People called for help outside a closed Cleveland ER. 911 dispatchers couldn't understand them

St. Vincent Charity Medical Center
Ryan Loew
/
Ideastream Public Media
St. Vincent Charity Medical Center

The sun wouldn't be up for another two hours. It was cold — the late January overnight temperature hovering around freezing — when a man walked to the former site of the emergency room at St. Vincent Charity Medical Center in Cleveland's Central neighborhood.

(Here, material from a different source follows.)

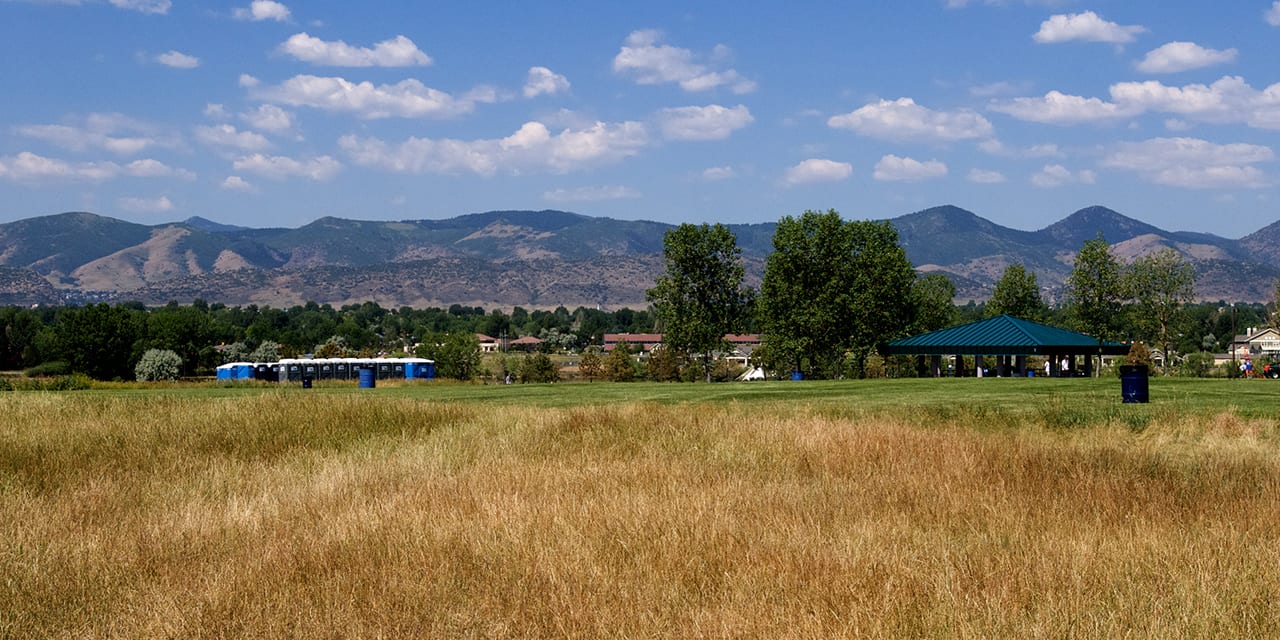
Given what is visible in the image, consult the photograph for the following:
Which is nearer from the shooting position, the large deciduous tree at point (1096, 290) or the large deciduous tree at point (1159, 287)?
the large deciduous tree at point (1096, 290)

The ER was permanently closed and the man used the call box installed outside to call for an ambulance. The EMS dispatcher on the other end told him they wouldn't be coming.

"We cannot come to the hospital to take you to another hospital," the dispatcher said.

That's when the man, who said he was suicidal, homicidal and having chest pains, told the dispatcher — more than two months after the ER shut down — that the ER was closed, a recording of the 911 call shows.

After a few minutes, the dispatcher finally understood the man and sent an ambulance.

Earlier this year, Ideastream Public Media reported that for months many people continued to show up at the site of the former ER, which closed in November of 2022, in need of medical help after St. Vincent and the city's attempts to tell the community of the shutdown failed to reach them.

Cleveland's St. Vincent Charity Medical Center's emergency department closed in November of 2022. But since then, people have continued to show up looking for care.

Now, recordings obtained through a public records request reveal more problems stemming from the closure.

Calls from a nearly four-month period after the ER closed show people who used the emergency call box installed near the doors of the former ER struggled to communicate with 911 dispatchers, who were themselves, at times, unaware that St. Vincent’s ER had closed.

Recordings of 911 calls made through an emergency call box, located outside the former ER's entrance, show some ambulance dispatchers had trouble hearing the callers. "I'm sorry, I can't understand you," one dispatcher said to a caller, whose voice was muffled.
Taylor Wizner
/
Ideastream Public Media
Recordings of 911 calls made through an emergency call box, located outside the former ER's entrance, show some ambulance dispatchers had trouble hearing the callers. "I'm sorry, I can't understand you," one dispatcher said to a caller, whose voice was muffled.

In Ohio, there are rules outlining how hospitals should return medical equipment and handle medical records and follow employment laws when they close, but the state health department and local and state hospital associations don’t provide guidance on how to protect public safety when closing an ER.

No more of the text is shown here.